As I walk about the streets of London — oftentimes by night — those dull brick houses are full of echoes of past days. I could tell you how the flutings lie on the marble mantel-pieces, and where the easy-chair on which the grandfather sits must be placed because it would not fit any other part of the room. There was the kindly welcome, and the ready jest, and the little tiffs, and the large reconciliations -with the young ladies, and the plans for the coming season, and all that makes life delightful to the feelings and the senses, and now all that is quite, quite gone! 

Were I to knock at the door now, and race up the stairs as of old, Betty would be overcome, and the excellent head of the family inside would give me in charge on the suspicion of having a designagainst the great-coats and umbrellas. No poetry in London! No poetry save a man is sitting and sneezing on a swab of wet moss — a Highland piper being at hand with one of those horrid instruments of torture applied to his hard, horny lips! Why, one could write a sonnet about South Andley Street.

But if London at all times is better than any other place you could name, what is it not during the season, when every joy is at its climax, and when all your friends and acquaintances from all parts of the country, and from all parts of the continent, and from all parts of the world, come dropping in thick as gnats used to be in summer evenings — when there were summer evenings, and there were gnats.
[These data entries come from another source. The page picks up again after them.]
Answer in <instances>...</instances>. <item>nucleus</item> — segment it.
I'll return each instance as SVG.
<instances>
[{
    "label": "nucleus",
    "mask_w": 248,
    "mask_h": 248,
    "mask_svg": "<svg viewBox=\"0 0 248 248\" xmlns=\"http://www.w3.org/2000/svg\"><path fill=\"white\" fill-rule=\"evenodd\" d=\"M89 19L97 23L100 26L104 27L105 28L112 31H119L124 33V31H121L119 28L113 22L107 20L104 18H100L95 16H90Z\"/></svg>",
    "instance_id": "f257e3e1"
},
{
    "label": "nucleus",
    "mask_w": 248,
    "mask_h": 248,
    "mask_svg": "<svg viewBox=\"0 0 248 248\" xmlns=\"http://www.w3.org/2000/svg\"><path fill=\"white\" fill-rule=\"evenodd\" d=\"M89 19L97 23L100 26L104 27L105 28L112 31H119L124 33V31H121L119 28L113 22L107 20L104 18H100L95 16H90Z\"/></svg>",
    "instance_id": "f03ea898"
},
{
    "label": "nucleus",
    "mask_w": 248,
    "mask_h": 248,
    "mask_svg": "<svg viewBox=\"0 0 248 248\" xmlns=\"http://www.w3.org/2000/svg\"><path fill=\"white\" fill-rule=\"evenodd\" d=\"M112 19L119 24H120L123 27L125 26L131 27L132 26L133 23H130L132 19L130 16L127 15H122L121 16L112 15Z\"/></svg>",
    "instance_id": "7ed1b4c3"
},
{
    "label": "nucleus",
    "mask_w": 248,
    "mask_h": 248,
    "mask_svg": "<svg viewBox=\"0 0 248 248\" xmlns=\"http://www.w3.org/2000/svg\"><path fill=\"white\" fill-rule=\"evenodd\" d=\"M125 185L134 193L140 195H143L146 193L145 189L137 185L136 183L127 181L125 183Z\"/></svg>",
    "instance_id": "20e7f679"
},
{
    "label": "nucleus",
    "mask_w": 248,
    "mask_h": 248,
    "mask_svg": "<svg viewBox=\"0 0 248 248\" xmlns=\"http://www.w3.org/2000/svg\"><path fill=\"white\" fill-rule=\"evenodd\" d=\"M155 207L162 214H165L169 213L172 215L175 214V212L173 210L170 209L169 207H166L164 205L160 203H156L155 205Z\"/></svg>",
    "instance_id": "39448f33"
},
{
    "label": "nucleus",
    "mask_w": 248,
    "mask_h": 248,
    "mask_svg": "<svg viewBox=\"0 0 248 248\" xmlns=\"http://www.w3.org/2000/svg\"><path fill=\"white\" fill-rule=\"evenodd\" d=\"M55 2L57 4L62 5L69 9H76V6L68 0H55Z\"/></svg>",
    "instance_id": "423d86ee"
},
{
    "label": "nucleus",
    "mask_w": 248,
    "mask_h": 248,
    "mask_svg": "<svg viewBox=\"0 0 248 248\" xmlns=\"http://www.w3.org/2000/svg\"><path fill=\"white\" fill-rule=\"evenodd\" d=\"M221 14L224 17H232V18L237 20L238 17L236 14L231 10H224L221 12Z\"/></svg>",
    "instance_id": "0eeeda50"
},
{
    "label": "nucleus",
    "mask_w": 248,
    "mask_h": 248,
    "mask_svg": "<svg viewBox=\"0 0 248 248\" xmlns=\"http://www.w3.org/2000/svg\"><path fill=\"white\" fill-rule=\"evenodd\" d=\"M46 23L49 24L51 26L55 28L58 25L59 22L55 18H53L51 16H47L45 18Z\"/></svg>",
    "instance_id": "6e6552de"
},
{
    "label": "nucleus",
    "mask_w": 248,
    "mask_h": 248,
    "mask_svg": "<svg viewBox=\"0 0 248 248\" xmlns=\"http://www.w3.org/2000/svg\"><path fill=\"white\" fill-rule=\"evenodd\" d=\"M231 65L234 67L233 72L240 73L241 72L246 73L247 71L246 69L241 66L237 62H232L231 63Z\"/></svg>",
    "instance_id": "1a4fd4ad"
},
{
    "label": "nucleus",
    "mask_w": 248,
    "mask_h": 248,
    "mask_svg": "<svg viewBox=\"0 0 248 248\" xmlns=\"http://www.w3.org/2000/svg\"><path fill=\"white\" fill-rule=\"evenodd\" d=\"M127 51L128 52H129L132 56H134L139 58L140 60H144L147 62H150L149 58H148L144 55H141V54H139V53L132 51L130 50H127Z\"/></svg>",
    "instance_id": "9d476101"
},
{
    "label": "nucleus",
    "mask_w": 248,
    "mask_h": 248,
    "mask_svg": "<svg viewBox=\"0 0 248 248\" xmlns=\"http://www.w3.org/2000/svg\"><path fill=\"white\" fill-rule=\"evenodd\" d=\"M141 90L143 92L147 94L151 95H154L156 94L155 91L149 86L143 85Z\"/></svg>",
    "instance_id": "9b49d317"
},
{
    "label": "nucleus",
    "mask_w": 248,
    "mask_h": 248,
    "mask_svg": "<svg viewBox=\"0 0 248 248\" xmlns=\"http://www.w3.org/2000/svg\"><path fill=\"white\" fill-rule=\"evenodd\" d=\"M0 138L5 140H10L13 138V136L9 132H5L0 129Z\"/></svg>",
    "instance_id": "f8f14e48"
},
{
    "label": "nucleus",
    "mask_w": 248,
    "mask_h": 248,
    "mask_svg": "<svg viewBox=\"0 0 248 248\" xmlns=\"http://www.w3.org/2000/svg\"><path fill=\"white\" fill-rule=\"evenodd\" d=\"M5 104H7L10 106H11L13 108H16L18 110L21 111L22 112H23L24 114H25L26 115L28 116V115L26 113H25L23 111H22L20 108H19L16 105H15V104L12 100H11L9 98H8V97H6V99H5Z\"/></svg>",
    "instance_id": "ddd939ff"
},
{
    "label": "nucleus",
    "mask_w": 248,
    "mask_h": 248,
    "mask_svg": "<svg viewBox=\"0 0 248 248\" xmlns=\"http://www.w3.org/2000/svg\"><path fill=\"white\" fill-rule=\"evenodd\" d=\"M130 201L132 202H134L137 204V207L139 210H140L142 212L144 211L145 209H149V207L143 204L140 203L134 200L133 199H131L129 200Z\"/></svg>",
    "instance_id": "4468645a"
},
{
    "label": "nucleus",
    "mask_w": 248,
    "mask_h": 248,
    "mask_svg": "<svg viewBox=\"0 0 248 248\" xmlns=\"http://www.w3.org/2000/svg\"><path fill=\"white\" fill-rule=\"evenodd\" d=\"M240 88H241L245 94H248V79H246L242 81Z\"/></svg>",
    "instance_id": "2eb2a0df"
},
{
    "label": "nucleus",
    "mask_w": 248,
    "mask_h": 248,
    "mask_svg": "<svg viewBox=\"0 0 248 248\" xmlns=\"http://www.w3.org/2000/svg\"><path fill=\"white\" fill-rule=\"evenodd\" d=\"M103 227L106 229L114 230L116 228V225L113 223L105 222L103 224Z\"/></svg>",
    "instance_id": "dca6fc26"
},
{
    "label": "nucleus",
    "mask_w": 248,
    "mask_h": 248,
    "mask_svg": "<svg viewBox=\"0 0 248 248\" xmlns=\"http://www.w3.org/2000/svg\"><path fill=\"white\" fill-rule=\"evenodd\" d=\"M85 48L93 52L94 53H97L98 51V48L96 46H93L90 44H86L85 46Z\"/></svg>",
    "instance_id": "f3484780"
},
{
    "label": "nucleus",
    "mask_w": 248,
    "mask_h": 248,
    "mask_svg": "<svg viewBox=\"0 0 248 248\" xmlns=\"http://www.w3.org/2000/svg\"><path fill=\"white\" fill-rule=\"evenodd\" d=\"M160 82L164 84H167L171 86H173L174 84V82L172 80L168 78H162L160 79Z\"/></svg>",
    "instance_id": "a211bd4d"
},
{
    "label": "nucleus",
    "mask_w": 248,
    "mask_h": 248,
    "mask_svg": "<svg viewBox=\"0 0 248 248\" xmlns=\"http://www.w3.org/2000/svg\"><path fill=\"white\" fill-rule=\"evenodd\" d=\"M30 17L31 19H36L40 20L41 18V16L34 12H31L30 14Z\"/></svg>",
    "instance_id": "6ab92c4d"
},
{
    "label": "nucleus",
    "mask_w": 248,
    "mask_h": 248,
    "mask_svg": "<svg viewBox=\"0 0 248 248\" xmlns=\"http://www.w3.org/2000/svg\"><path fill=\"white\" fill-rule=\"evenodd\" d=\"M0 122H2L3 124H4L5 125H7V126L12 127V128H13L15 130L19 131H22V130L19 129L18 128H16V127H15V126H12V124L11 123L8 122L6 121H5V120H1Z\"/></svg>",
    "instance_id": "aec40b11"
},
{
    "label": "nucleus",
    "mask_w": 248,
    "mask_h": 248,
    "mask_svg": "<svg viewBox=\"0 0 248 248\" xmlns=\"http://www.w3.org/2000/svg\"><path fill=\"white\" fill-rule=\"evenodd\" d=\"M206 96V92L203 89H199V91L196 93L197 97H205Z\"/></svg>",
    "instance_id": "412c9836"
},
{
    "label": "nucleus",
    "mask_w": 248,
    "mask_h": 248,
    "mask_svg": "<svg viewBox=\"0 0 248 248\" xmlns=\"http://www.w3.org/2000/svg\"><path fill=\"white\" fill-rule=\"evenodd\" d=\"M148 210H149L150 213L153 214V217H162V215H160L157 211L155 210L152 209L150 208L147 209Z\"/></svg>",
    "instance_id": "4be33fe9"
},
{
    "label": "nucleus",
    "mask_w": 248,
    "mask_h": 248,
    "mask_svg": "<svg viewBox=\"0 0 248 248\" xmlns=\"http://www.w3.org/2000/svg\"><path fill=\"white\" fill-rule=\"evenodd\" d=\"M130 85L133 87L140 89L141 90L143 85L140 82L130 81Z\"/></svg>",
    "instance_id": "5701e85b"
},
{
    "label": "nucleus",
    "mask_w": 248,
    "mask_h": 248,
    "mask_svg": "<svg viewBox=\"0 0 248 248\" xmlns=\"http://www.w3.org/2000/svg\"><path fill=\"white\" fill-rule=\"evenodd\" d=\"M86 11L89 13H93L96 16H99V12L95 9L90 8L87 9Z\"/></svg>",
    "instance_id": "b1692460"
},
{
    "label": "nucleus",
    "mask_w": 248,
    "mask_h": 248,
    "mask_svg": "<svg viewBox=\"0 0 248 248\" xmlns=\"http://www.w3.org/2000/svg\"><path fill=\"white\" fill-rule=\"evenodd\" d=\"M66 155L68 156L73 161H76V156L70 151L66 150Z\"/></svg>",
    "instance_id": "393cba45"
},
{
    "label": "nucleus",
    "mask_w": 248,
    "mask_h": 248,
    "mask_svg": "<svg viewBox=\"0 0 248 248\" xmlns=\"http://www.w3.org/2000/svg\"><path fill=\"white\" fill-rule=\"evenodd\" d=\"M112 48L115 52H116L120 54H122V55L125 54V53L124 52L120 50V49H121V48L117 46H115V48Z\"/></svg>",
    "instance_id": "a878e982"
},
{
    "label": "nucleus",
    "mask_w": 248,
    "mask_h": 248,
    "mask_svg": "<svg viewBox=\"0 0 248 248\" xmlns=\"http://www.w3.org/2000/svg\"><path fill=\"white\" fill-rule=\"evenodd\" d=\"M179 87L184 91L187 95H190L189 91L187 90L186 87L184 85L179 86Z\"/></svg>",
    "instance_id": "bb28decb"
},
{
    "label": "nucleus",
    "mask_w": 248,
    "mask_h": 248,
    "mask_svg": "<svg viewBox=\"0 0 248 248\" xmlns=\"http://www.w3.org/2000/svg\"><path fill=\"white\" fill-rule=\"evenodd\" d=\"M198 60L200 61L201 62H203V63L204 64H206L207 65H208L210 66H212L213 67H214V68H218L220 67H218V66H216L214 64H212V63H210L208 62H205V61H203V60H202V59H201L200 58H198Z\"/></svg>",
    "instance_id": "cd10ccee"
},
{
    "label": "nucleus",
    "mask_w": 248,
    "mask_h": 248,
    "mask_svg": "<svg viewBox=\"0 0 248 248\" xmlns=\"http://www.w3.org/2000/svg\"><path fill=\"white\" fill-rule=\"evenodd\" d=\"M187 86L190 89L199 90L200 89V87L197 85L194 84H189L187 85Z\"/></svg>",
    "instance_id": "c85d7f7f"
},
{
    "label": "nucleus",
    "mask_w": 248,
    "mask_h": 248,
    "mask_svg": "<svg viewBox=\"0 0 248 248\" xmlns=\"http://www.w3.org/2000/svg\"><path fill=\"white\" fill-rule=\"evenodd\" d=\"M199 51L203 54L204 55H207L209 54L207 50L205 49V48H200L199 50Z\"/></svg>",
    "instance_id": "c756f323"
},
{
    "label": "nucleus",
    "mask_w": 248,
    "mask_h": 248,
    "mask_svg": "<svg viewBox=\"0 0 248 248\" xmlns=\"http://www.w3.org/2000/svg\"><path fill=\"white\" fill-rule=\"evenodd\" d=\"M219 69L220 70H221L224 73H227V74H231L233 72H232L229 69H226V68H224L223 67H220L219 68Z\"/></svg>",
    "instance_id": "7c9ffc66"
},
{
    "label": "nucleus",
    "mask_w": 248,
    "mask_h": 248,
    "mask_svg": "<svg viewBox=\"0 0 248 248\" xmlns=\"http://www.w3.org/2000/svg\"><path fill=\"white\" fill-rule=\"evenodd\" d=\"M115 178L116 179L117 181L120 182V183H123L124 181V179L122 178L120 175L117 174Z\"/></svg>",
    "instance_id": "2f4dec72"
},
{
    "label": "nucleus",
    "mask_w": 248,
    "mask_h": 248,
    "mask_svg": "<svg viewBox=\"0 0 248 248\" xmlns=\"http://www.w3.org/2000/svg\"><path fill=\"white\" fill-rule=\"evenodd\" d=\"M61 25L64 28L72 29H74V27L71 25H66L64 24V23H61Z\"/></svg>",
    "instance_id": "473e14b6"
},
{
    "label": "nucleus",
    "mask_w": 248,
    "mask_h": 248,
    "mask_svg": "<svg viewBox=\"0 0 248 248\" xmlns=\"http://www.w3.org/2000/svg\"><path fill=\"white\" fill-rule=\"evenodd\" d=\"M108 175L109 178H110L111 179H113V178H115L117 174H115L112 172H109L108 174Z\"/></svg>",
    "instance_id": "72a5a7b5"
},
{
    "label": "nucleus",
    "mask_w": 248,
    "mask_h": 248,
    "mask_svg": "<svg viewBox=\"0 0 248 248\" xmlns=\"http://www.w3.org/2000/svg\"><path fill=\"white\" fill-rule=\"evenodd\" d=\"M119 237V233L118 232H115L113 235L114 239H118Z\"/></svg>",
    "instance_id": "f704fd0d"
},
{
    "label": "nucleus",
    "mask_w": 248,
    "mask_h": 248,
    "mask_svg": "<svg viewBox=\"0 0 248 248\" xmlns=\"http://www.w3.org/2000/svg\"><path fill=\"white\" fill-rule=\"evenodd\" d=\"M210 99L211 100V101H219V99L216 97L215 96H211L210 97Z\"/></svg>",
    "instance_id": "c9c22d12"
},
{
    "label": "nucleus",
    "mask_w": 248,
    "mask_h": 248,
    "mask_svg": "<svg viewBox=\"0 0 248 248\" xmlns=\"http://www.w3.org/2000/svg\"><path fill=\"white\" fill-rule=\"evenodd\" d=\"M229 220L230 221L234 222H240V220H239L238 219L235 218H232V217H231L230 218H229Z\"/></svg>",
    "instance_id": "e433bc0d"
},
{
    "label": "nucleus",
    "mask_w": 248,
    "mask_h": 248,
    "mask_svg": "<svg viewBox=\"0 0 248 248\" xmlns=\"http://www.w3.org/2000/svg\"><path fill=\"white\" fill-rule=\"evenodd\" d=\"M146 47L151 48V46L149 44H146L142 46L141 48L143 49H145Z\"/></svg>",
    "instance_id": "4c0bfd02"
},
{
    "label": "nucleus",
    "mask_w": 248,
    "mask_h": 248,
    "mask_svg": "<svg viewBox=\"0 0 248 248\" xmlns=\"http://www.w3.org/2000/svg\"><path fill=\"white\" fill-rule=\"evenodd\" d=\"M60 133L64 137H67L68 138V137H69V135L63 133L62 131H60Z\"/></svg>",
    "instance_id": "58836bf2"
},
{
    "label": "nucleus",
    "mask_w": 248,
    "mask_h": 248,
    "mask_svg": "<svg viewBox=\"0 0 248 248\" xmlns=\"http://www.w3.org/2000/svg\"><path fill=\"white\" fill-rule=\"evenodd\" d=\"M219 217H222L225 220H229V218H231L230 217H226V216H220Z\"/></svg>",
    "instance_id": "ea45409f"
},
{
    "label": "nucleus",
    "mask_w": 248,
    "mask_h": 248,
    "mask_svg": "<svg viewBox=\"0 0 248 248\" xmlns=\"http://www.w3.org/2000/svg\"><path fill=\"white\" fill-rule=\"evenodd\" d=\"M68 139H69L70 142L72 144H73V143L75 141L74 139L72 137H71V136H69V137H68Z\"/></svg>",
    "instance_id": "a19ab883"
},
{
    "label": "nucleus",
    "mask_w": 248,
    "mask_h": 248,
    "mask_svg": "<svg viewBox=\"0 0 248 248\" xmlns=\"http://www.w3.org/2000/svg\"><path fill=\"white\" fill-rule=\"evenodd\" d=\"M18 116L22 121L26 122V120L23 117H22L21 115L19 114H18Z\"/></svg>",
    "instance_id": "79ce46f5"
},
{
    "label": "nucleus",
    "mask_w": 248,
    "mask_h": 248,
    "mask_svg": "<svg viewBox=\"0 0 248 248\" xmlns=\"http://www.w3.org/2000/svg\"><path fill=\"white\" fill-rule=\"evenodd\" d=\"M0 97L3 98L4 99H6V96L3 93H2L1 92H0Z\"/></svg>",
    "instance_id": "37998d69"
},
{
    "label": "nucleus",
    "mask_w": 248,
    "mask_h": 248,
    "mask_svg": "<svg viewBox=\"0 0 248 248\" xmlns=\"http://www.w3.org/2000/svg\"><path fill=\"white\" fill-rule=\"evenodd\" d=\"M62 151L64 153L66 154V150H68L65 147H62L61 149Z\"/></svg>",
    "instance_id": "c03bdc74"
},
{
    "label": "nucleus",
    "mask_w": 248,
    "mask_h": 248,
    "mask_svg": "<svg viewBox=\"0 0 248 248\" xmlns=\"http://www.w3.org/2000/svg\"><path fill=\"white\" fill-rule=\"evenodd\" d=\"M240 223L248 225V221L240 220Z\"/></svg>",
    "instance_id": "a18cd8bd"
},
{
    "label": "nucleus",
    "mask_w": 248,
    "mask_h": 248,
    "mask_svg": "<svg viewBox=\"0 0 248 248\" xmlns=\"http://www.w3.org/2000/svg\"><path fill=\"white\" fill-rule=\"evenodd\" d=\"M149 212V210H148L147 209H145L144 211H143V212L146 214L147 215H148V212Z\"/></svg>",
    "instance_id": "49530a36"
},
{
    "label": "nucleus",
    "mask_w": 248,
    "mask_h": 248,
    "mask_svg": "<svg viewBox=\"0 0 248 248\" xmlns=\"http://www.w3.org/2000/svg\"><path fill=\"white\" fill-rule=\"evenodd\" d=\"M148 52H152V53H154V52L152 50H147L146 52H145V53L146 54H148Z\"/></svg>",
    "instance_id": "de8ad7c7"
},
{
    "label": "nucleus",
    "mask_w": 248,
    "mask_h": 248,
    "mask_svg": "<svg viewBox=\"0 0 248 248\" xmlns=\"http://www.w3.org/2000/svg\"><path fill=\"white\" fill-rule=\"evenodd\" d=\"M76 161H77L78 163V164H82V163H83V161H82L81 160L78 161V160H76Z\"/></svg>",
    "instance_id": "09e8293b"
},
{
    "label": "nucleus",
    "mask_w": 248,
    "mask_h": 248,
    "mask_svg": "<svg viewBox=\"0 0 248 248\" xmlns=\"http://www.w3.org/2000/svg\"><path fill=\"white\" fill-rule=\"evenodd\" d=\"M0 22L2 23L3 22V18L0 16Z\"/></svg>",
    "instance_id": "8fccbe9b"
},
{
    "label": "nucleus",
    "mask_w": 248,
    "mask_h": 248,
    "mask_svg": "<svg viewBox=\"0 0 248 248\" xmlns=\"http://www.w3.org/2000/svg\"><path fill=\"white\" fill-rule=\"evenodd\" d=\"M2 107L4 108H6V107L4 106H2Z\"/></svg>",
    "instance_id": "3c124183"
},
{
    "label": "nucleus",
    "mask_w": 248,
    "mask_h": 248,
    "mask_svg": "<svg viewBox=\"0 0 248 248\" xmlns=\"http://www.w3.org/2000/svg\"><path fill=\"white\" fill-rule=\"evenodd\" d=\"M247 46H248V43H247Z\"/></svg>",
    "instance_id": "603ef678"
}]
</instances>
I know that some unneighbourly sort of people will have it that London is most delightful in September, when everybody is out of town, and the Hindu sweeper in Saint James's Square leaves off peddling with the unprofitable mud at his crossing, and, folding his arms across his breast, meekly gives in to Budhism.

Of course London is pleasant in September when the seat of empire is your own — but it is pleasant as sleep is after toil, or night after day. I like,as well as any man, to have the library in the club entirely to myself, and to moralise in the deserts of Old Bond Street, but human nature has also its social and its gorgeous side. I have a rich vein of duchesses in my mind, which I can open up during the London season. If ever there was a loiterer by old bookshops, and a lover of old crinkum-crankums of every kind, I am that idle, useless person.